At its core, Synapse Analytics takes a number of existing parts of Azure and wraps them together under a single unified banner and backs it with a powerful and scalable data processing engine. Azure Synapse Analytics gives us a single unified product that can repeatably ingest data from data lakes, data warehouses, relational databases, and non-relational databases.
Synapse Analytics can then transform and store this data using the same core pipeline features and code from Azure Data Factory, but it does it using distributed processing technologies with Spark pools and SQL pools.
Synapse Analytics lets us consume this data either by storing in a data warehouse or by providing easy ways of integrating with Power BI for analysis and Azure Machine Learning for machine learning model generation.
This lets Azure Synapse Analytics serve as an ETL, ELT, and batch processing pipeline for large-scale data sources and support real-time analytics needs. And Synapse Analytics does all of this in a way that is easy for enterprises to secure and monitor.
What about Azure Data Factory?
To some of you, this may sound a little familiar to Azure Data Factory, so let’s talk briefly about the difference between the two.
Azure Data Factory lets users define their own extract / transform / load and extract / load / transform pipelines that consist of a wide variety of activities. This effectively lets teams build custom solutions for data engineering in the cloud.
Now Azure Data Factory does have some limitations, however. First of all, while you can integrate a lot of things into it, the process for doing so is not very centralized. Additionally, it’s hard for an organization to get an accurate glimpse into all aspects of their service offering or secure things in a unified way.
This effectively makes Azure Data Factory powerful, but limited in its applications for the enterprise.
Azure Synapse Analytics is designed to address this gap while providing additional features and capabilities.
In Synapse Analytics you can define any number of data sources to feed into your Synapse workspace.
These sources could be SQL databases like Azure SQL or Postgres, or they could be NoSQL databases such as CosmosDB. Synapse Analytics also supports blob, file, and table storage as well as data lakes and Spark-based data systems.
One thing to highlight here is that data can also be ingested from outside of Azure via connectors to other cloud providers or even by installing an Integration Runtime on-premises to provide self-hosted data to Synapse Analytics in a hybrid cloud environment.
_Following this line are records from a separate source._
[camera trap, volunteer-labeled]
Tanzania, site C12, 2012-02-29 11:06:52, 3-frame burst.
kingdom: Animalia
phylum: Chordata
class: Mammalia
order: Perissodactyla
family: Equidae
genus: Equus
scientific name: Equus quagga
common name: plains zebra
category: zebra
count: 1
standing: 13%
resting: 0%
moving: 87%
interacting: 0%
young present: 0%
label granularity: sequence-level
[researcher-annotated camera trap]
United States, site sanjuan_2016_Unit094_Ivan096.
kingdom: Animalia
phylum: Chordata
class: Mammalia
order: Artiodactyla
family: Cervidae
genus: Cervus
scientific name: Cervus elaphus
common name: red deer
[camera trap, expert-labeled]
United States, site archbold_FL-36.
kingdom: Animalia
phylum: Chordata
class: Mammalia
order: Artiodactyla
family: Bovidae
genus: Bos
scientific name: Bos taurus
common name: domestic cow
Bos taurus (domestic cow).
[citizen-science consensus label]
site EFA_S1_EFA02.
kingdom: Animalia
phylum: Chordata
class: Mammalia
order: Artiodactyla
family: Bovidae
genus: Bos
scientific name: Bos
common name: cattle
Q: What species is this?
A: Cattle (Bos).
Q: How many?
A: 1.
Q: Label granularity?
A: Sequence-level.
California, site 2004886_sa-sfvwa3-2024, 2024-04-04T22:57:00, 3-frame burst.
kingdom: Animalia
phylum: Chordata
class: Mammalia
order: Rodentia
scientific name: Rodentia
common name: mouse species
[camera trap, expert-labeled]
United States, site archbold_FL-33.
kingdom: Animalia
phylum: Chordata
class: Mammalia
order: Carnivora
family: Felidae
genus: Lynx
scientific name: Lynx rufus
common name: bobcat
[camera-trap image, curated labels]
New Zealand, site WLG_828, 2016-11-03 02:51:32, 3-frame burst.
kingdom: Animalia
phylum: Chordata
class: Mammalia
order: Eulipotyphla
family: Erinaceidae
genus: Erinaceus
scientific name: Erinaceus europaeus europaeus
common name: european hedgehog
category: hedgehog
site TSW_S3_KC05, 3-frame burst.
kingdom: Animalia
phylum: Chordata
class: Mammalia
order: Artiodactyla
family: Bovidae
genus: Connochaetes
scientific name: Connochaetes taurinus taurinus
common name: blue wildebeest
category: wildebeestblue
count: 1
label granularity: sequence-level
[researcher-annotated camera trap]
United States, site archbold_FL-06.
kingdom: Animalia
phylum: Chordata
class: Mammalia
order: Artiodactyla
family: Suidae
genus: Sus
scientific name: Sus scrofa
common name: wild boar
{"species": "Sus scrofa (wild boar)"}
Once you’ve configured data sources, they’re now available to be copied into your Azure Synapse Analytics data lake.
Copy Data Tool
Microsoft gives us a very robust Copy Data Tool that allows you to copy data from your data sources into your data lake. This copy operation can be run manually, can be given a loose schedule, or be run on a tumbling window for recurring intervals like weekly tasks.
Mapping Data Flows
Synapse also lets you define something called a Mapping Data Flow that allows you to aggregate, filter, sort, and otherwise transform the data you’re loading. You can even merge together multiple data sources via join operations!
If you’ve encountered Mapping Data Flows before in Azure Data Factory, Azure Synapse Analytics actually shares a lot of the same underlying code so you should be familiar with many of the features.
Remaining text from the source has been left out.